FRAGMENTO MOSTRADO
Me digo que ya no está la casilla baja y
alargada, construida a base de plástico, maderas, cartones y trapos, sobre la vereda,
antes de la avenida. Era el refugio de algunos sobrevivientes. Hacía tiempo que
estaba. En cercanías de la tierra santa. Triste y solitario el solo de guitarra
sobre ese lugar que ya no ofrece refugio. En la vereda duerme un muchacho sobre
un colchón. Se supone que vive bajo la frazada que casi lo hace invisible a
cierta manera de mirar películas que algunos practican en esta sociedad. La
película triste transita, se escribe en el viento que todo lo trae. Y que todo
lo lleva.
Me digo que inevitablemente termino
escribiendo en el viento. Soñando en el viento. Y lo hago en silencio. Un
silencio que dice verdades. Un silencio que quitará el filo malsano al discurso
del payaso que odia. Será en una mañana clara. Escucharlo hace mal. Escucharlo
enferma. Enciende violencias la palabrería con que machaca cada día. Cárcel o
bala. Que a meter bala. Que a colgar zurdos muertos en la Plaza. Excitado grita
el coro. El Estado es la representación del demonio. Que la comida y el techo
no son para todos. Que mucho menos lo es la justicia. Es una cuestión de
mercado. ¡No te la pierdas, campeón! El payaso ocupa su lugar en el escenario.

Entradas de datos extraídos
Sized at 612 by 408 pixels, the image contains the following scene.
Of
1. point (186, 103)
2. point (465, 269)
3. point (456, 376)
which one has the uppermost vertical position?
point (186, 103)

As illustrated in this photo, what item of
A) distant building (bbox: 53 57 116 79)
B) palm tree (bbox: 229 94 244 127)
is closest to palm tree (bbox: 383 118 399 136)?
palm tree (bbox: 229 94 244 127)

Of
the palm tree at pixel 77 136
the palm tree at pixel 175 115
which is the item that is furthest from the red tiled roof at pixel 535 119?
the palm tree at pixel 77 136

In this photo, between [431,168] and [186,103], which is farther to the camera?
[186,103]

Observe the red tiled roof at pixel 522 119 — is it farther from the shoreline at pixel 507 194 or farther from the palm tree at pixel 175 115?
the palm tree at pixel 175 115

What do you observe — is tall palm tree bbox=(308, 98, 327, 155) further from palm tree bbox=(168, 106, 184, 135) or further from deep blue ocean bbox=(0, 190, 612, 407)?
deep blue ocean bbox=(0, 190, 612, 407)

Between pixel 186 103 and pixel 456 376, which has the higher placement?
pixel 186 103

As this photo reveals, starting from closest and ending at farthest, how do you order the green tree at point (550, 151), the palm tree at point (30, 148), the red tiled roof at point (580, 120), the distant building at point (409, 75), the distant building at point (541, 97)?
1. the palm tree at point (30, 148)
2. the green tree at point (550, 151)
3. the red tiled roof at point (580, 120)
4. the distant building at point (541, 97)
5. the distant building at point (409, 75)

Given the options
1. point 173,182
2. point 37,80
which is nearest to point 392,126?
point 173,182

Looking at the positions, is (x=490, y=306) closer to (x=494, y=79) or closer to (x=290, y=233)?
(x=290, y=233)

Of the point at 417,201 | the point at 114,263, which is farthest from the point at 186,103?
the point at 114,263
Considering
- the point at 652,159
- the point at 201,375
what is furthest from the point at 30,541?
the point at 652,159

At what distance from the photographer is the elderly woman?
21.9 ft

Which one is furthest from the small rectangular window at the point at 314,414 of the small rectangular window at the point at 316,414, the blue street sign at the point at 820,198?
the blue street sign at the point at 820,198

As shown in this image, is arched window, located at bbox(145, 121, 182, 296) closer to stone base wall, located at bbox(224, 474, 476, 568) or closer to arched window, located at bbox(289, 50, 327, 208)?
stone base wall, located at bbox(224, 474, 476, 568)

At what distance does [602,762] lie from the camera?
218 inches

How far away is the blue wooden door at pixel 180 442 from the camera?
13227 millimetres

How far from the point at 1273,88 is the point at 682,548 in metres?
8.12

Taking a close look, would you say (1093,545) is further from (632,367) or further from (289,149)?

EJERCICIOS PROPUESTOS
1. Responde estas preguntas sobre el fragmento de la casilla desaparecida:
(a) ¿Con qué materiales estaba construida la casilla?
(b) ¿Sobre qué duerme el muchacho en la vereda?
(c) ¿Qué dos palabras resumen lo que repite la palabrería del payaso?
2. Escribe una continuación del fragmento sobre la casilla desaparecida a partir de su última oración.
El listado procede de otra fuente.

RESULTADOS DEL EJERCICIO
1.
(a) Con plástico, maderas, cartones y trapos.
(b) Sobre un colchón.
(c) Cárcel o bala.

2.
Con orgullo grita: Soy cruel, soy cruel. Así el horror. Y entonces el puñado de
almas que me guía pinta paisajes apagados. Escribo hoy. Filmo hoy, películas
con cielos tormentosos, como los que pintaba mi padre cuando las gamas bajas
del óleo casi se quedan sin viento.
El poeta cantó: violencia es mentir.
Desde el mundo de la serpiente, su
huevo.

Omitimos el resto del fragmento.